X-men ’92 #5
Chris Sims, Chad Bowers, Alti Firmansyah, Matt Milla
X-men ’92 #5 is a comic that had me cackling early in the issue, only to audible gasp come the book’s final pages. To say it’s a good comic is an understatement.
There’s been some online chatter than this book is too jokey at times. Granted there’s been an abundant amount of humor in this series, writers Chris Sims and Chad Bowers are definitely not afraid to get serious at times, which is shown in this issue. And it’s a nice throwback of sorts, as the nature of Storm (phrasing) and Beast’s conflict is something that’s been explored before in Fall of the Mutants/Inferno era of the X-men, and as recent as various X-Force revivals titles. The creative team have done nods like this before, but this is the first time it’s had so much depth to it, and I’m feeling it.

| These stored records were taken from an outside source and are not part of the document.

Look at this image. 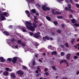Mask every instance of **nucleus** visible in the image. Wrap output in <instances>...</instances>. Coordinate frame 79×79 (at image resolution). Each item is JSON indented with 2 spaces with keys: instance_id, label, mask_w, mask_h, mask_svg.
Instances as JSON below:
<instances>
[{
  "instance_id": "nucleus-1",
  "label": "nucleus",
  "mask_w": 79,
  "mask_h": 79,
  "mask_svg": "<svg viewBox=\"0 0 79 79\" xmlns=\"http://www.w3.org/2000/svg\"><path fill=\"white\" fill-rule=\"evenodd\" d=\"M8 45L11 46L14 48H18V46L16 44V40L14 39H12L11 40H8L7 41Z\"/></svg>"
},
{
  "instance_id": "nucleus-2",
  "label": "nucleus",
  "mask_w": 79,
  "mask_h": 79,
  "mask_svg": "<svg viewBox=\"0 0 79 79\" xmlns=\"http://www.w3.org/2000/svg\"><path fill=\"white\" fill-rule=\"evenodd\" d=\"M23 23L26 25L27 28L29 29V30L31 31H35V28L32 26V24L31 23L27 21H24Z\"/></svg>"
},
{
  "instance_id": "nucleus-3",
  "label": "nucleus",
  "mask_w": 79,
  "mask_h": 79,
  "mask_svg": "<svg viewBox=\"0 0 79 79\" xmlns=\"http://www.w3.org/2000/svg\"><path fill=\"white\" fill-rule=\"evenodd\" d=\"M29 34L31 36H34V37L36 38V39H38V38H39L40 37V36L39 35H40V32H39L35 33V35L32 32H30L29 33Z\"/></svg>"
},
{
  "instance_id": "nucleus-4",
  "label": "nucleus",
  "mask_w": 79,
  "mask_h": 79,
  "mask_svg": "<svg viewBox=\"0 0 79 79\" xmlns=\"http://www.w3.org/2000/svg\"><path fill=\"white\" fill-rule=\"evenodd\" d=\"M18 60L19 61V62H20V63H21L22 61V60H21L19 57H14L13 58V60H12V62L14 64L16 63V60Z\"/></svg>"
},
{
  "instance_id": "nucleus-5",
  "label": "nucleus",
  "mask_w": 79,
  "mask_h": 79,
  "mask_svg": "<svg viewBox=\"0 0 79 79\" xmlns=\"http://www.w3.org/2000/svg\"><path fill=\"white\" fill-rule=\"evenodd\" d=\"M47 3L44 4V5L42 7V9L43 10H44V11H46V10H50V8L49 7H47Z\"/></svg>"
},
{
  "instance_id": "nucleus-6",
  "label": "nucleus",
  "mask_w": 79,
  "mask_h": 79,
  "mask_svg": "<svg viewBox=\"0 0 79 79\" xmlns=\"http://www.w3.org/2000/svg\"><path fill=\"white\" fill-rule=\"evenodd\" d=\"M0 20L1 21H3V20H6V18L3 15V12L0 11Z\"/></svg>"
},
{
  "instance_id": "nucleus-7",
  "label": "nucleus",
  "mask_w": 79,
  "mask_h": 79,
  "mask_svg": "<svg viewBox=\"0 0 79 79\" xmlns=\"http://www.w3.org/2000/svg\"><path fill=\"white\" fill-rule=\"evenodd\" d=\"M24 49L25 50V52H26V51H29V52H31V53H33V52H34V50L33 49H30L28 50V48H27V47L25 48Z\"/></svg>"
},
{
  "instance_id": "nucleus-8",
  "label": "nucleus",
  "mask_w": 79,
  "mask_h": 79,
  "mask_svg": "<svg viewBox=\"0 0 79 79\" xmlns=\"http://www.w3.org/2000/svg\"><path fill=\"white\" fill-rule=\"evenodd\" d=\"M63 62L66 63L67 66H69V65H68V62L65 59H63L61 60V61L60 62V64H61L62 63H63Z\"/></svg>"
},
{
  "instance_id": "nucleus-9",
  "label": "nucleus",
  "mask_w": 79,
  "mask_h": 79,
  "mask_svg": "<svg viewBox=\"0 0 79 79\" xmlns=\"http://www.w3.org/2000/svg\"><path fill=\"white\" fill-rule=\"evenodd\" d=\"M17 73L18 74H19V75H20V76H23V74H24L23 72V71H22L21 70L18 71Z\"/></svg>"
},
{
  "instance_id": "nucleus-10",
  "label": "nucleus",
  "mask_w": 79,
  "mask_h": 79,
  "mask_svg": "<svg viewBox=\"0 0 79 79\" xmlns=\"http://www.w3.org/2000/svg\"><path fill=\"white\" fill-rule=\"evenodd\" d=\"M43 40L44 41H46V39L48 40H50V38L48 36H46L45 37H43Z\"/></svg>"
},
{
  "instance_id": "nucleus-11",
  "label": "nucleus",
  "mask_w": 79,
  "mask_h": 79,
  "mask_svg": "<svg viewBox=\"0 0 79 79\" xmlns=\"http://www.w3.org/2000/svg\"><path fill=\"white\" fill-rule=\"evenodd\" d=\"M11 77L13 78V79H15L16 77V75H15V74L14 73H11L10 74Z\"/></svg>"
},
{
  "instance_id": "nucleus-12",
  "label": "nucleus",
  "mask_w": 79,
  "mask_h": 79,
  "mask_svg": "<svg viewBox=\"0 0 79 79\" xmlns=\"http://www.w3.org/2000/svg\"><path fill=\"white\" fill-rule=\"evenodd\" d=\"M67 60H69V58L71 56V54L69 53L66 56Z\"/></svg>"
},
{
  "instance_id": "nucleus-13",
  "label": "nucleus",
  "mask_w": 79,
  "mask_h": 79,
  "mask_svg": "<svg viewBox=\"0 0 79 79\" xmlns=\"http://www.w3.org/2000/svg\"><path fill=\"white\" fill-rule=\"evenodd\" d=\"M3 14L4 16H6V17H8V16H9V15L8 13H6V12L3 13Z\"/></svg>"
},
{
  "instance_id": "nucleus-14",
  "label": "nucleus",
  "mask_w": 79,
  "mask_h": 79,
  "mask_svg": "<svg viewBox=\"0 0 79 79\" xmlns=\"http://www.w3.org/2000/svg\"><path fill=\"white\" fill-rule=\"evenodd\" d=\"M20 29H21L23 32H26V30L25 29V27H20Z\"/></svg>"
},
{
  "instance_id": "nucleus-15",
  "label": "nucleus",
  "mask_w": 79,
  "mask_h": 79,
  "mask_svg": "<svg viewBox=\"0 0 79 79\" xmlns=\"http://www.w3.org/2000/svg\"><path fill=\"white\" fill-rule=\"evenodd\" d=\"M3 74L4 76H7V75H8V72L7 71H5L3 73Z\"/></svg>"
},
{
  "instance_id": "nucleus-16",
  "label": "nucleus",
  "mask_w": 79,
  "mask_h": 79,
  "mask_svg": "<svg viewBox=\"0 0 79 79\" xmlns=\"http://www.w3.org/2000/svg\"><path fill=\"white\" fill-rule=\"evenodd\" d=\"M60 14H61V12L58 11H56L55 12V15H60Z\"/></svg>"
},
{
  "instance_id": "nucleus-17",
  "label": "nucleus",
  "mask_w": 79,
  "mask_h": 79,
  "mask_svg": "<svg viewBox=\"0 0 79 79\" xmlns=\"http://www.w3.org/2000/svg\"><path fill=\"white\" fill-rule=\"evenodd\" d=\"M3 33L6 35H10V33L6 31H4Z\"/></svg>"
},
{
  "instance_id": "nucleus-18",
  "label": "nucleus",
  "mask_w": 79,
  "mask_h": 79,
  "mask_svg": "<svg viewBox=\"0 0 79 79\" xmlns=\"http://www.w3.org/2000/svg\"><path fill=\"white\" fill-rule=\"evenodd\" d=\"M35 58H34L32 60L33 61V65L34 66L35 64Z\"/></svg>"
},
{
  "instance_id": "nucleus-19",
  "label": "nucleus",
  "mask_w": 79,
  "mask_h": 79,
  "mask_svg": "<svg viewBox=\"0 0 79 79\" xmlns=\"http://www.w3.org/2000/svg\"><path fill=\"white\" fill-rule=\"evenodd\" d=\"M0 60H1V61L2 63H4L5 61V60L4 59H3V57H2L0 58Z\"/></svg>"
},
{
  "instance_id": "nucleus-20",
  "label": "nucleus",
  "mask_w": 79,
  "mask_h": 79,
  "mask_svg": "<svg viewBox=\"0 0 79 79\" xmlns=\"http://www.w3.org/2000/svg\"><path fill=\"white\" fill-rule=\"evenodd\" d=\"M72 23H73V24L74 23H76V20L74 19H72L71 20Z\"/></svg>"
},
{
  "instance_id": "nucleus-21",
  "label": "nucleus",
  "mask_w": 79,
  "mask_h": 79,
  "mask_svg": "<svg viewBox=\"0 0 79 79\" xmlns=\"http://www.w3.org/2000/svg\"><path fill=\"white\" fill-rule=\"evenodd\" d=\"M46 18L47 19V20H48V21H51V18H50V17L48 16H47L46 17Z\"/></svg>"
},
{
  "instance_id": "nucleus-22",
  "label": "nucleus",
  "mask_w": 79,
  "mask_h": 79,
  "mask_svg": "<svg viewBox=\"0 0 79 79\" xmlns=\"http://www.w3.org/2000/svg\"><path fill=\"white\" fill-rule=\"evenodd\" d=\"M52 68L53 69L54 71H56V68L55 67V66H53L52 67Z\"/></svg>"
},
{
  "instance_id": "nucleus-23",
  "label": "nucleus",
  "mask_w": 79,
  "mask_h": 79,
  "mask_svg": "<svg viewBox=\"0 0 79 79\" xmlns=\"http://www.w3.org/2000/svg\"><path fill=\"white\" fill-rule=\"evenodd\" d=\"M52 55H56L57 53L56 52V51H54L53 52H52Z\"/></svg>"
},
{
  "instance_id": "nucleus-24",
  "label": "nucleus",
  "mask_w": 79,
  "mask_h": 79,
  "mask_svg": "<svg viewBox=\"0 0 79 79\" xmlns=\"http://www.w3.org/2000/svg\"><path fill=\"white\" fill-rule=\"evenodd\" d=\"M52 13L53 15H55V9H53L52 10Z\"/></svg>"
},
{
  "instance_id": "nucleus-25",
  "label": "nucleus",
  "mask_w": 79,
  "mask_h": 79,
  "mask_svg": "<svg viewBox=\"0 0 79 79\" xmlns=\"http://www.w3.org/2000/svg\"><path fill=\"white\" fill-rule=\"evenodd\" d=\"M33 26L34 27H37V25H36V23H33Z\"/></svg>"
},
{
  "instance_id": "nucleus-26",
  "label": "nucleus",
  "mask_w": 79,
  "mask_h": 79,
  "mask_svg": "<svg viewBox=\"0 0 79 79\" xmlns=\"http://www.w3.org/2000/svg\"><path fill=\"white\" fill-rule=\"evenodd\" d=\"M48 49H51V50L53 49V47L51 45H50L48 47Z\"/></svg>"
},
{
  "instance_id": "nucleus-27",
  "label": "nucleus",
  "mask_w": 79,
  "mask_h": 79,
  "mask_svg": "<svg viewBox=\"0 0 79 79\" xmlns=\"http://www.w3.org/2000/svg\"><path fill=\"white\" fill-rule=\"evenodd\" d=\"M68 8L69 9H71V5L70 4H68Z\"/></svg>"
},
{
  "instance_id": "nucleus-28",
  "label": "nucleus",
  "mask_w": 79,
  "mask_h": 79,
  "mask_svg": "<svg viewBox=\"0 0 79 79\" xmlns=\"http://www.w3.org/2000/svg\"><path fill=\"white\" fill-rule=\"evenodd\" d=\"M33 44L35 45H36V46H38L39 45V43H36V42H34Z\"/></svg>"
},
{
  "instance_id": "nucleus-29",
  "label": "nucleus",
  "mask_w": 79,
  "mask_h": 79,
  "mask_svg": "<svg viewBox=\"0 0 79 79\" xmlns=\"http://www.w3.org/2000/svg\"><path fill=\"white\" fill-rule=\"evenodd\" d=\"M65 10L66 11H69V10H70V9H69V8L68 7H65Z\"/></svg>"
},
{
  "instance_id": "nucleus-30",
  "label": "nucleus",
  "mask_w": 79,
  "mask_h": 79,
  "mask_svg": "<svg viewBox=\"0 0 79 79\" xmlns=\"http://www.w3.org/2000/svg\"><path fill=\"white\" fill-rule=\"evenodd\" d=\"M35 10L33 9L32 10H31V12H32V13H35Z\"/></svg>"
},
{
  "instance_id": "nucleus-31",
  "label": "nucleus",
  "mask_w": 79,
  "mask_h": 79,
  "mask_svg": "<svg viewBox=\"0 0 79 79\" xmlns=\"http://www.w3.org/2000/svg\"><path fill=\"white\" fill-rule=\"evenodd\" d=\"M74 42H75V41L74 40V39H72L71 41L72 44H74Z\"/></svg>"
},
{
  "instance_id": "nucleus-32",
  "label": "nucleus",
  "mask_w": 79,
  "mask_h": 79,
  "mask_svg": "<svg viewBox=\"0 0 79 79\" xmlns=\"http://www.w3.org/2000/svg\"><path fill=\"white\" fill-rule=\"evenodd\" d=\"M53 23L55 25H57V24H58V22L56 21H54Z\"/></svg>"
},
{
  "instance_id": "nucleus-33",
  "label": "nucleus",
  "mask_w": 79,
  "mask_h": 79,
  "mask_svg": "<svg viewBox=\"0 0 79 79\" xmlns=\"http://www.w3.org/2000/svg\"><path fill=\"white\" fill-rule=\"evenodd\" d=\"M7 61H9L11 62V61H12V60L11 59V58H9L7 59Z\"/></svg>"
},
{
  "instance_id": "nucleus-34",
  "label": "nucleus",
  "mask_w": 79,
  "mask_h": 79,
  "mask_svg": "<svg viewBox=\"0 0 79 79\" xmlns=\"http://www.w3.org/2000/svg\"><path fill=\"white\" fill-rule=\"evenodd\" d=\"M57 17V18H58V19H62L63 18V16H58Z\"/></svg>"
},
{
  "instance_id": "nucleus-35",
  "label": "nucleus",
  "mask_w": 79,
  "mask_h": 79,
  "mask_svg": "<svg viewBox=\"0 0 79 79\" xmlns=\"http://www.w3.org/2000/svg\"><path fill=\"white\" fill-rule=\"evenodd\" d=\"M49 74L50 73H48V72H46L45 73V75H46V76H48V75H49Z\"/></svg>"
},
{
  "instance_id": "nucleus-36",
  "label": "nucleus",
  "mask_w": 79,
  "mask_h": 79,
  "mask_svg": "<svg viewBox=\"0 0 79 79\" xmlns=\"http://www.w3.org/2000/svg\"><path fill=\"white\" fill-rule=\"evenodd\" d=\"M64 52H62L61 53V54L60 55L61 56H64Z\"/></svg>"
},
{
  "instance_id": "nucleus-37",
  "label": "nucleus",
  "mask_w": 79,
  "mask_h": 79,
  "mask_svg": "<svg viewBox=\"0 0 79 79\" xmlns=\"http://www.w3.org/2000/svg\"><path fill=\"white\" fill-rule=\"evenodd\" d=\"M65 46L66 47H69V45H68V43H66L65 44Z\"/></svg>"
},
{
  "instance_id": "nucleus-38",
  "label": "nucleus",
  "mask_w": 79,
  "mask_h": 79,
  "mask_svg": "<svg viewBox=\"0 0 79 79\" xmlns=\"http://www.w3.org/2000/svg\"><path fill=\"white\" fill-rule=\"evenodd\" d=\"M37 69H38V71H40V66H38L37 67Z\"/></svg>"
},
{
  "instance_id": "nucleus-39",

Art wise, Alti Firmansyah is super expressive and animated, and letterer Travis Lanham does something really neat with their choice of fonts during on extended scene. The book has relied on nostalgia for jokes before, and in this particular instance, the lettering really helps sell the humor here. It’s a neat bit that I appreciated a bunch. Matt Milla’s colors are solid, especially when dealing with the Cyberspace craziness.
The second arc of X-men ’92 is a massive improvement over the mini series it followed, and I dug the hell out of that mini. Bower, Sims and the entire art team are given more room to breathe, and don’t have to worry about adhering to the rules of a crossover event. Free to tell their own stories, they turn the extreme up to 11, and gave us an arc that’s absolutely bonkers, yet incredibly enjoyable.
Dennis Hopeless, Javier Rodriguez, Alvardo Lopez
Hey look, Spider-Woman’s back. Well technically she never left, I just took a break due to Spider-Women crossover times.
Spider-Woman #8 is a done in one that sees Jessica Drew back in action, taking on Tigershark, while the Porcupine watches her son. It’s not unlike issue 5 actually, one this issue is super heavy on the action.
Much like myself, Javier Rodriguez returns to Spider-Woman this month, and absolutely kills it. His colors are gorgeous, giving the book a radiant glow that’s also stunning as the pencil art. Which, by the way, is incredible. The way Rodriguez draws sprawling fight scenes is incredibly, never skimping out on the details. This may be the single best looking Marvel comic I’ll read this year, as no one does layouts and motion like Rodriguez. And props to Alvardo Lopez, who manages to ink this thing with some incredibly thin lines, keeping the line clean and crisp.
Dennis Hopeless is superb. He wonderfully mixes humor with some emotion. His Jessica Drew is so three dimensional, being both a loving mother and a adrenaline junkie who loves help people. And what he’s done with the Porcupine, changing him from a Z-list villain into someone quite endearing is spectacular.
Spider-Woman #8 is a comic that’s big on hear and big on action. It’s a gorgeous book that’s balances character development and super heroics perfectly. And even with Civil War II around the corner, I’m excited to pick up the next issue, just because of what the creators have done with Carol Danvers in this title. Buy on sight.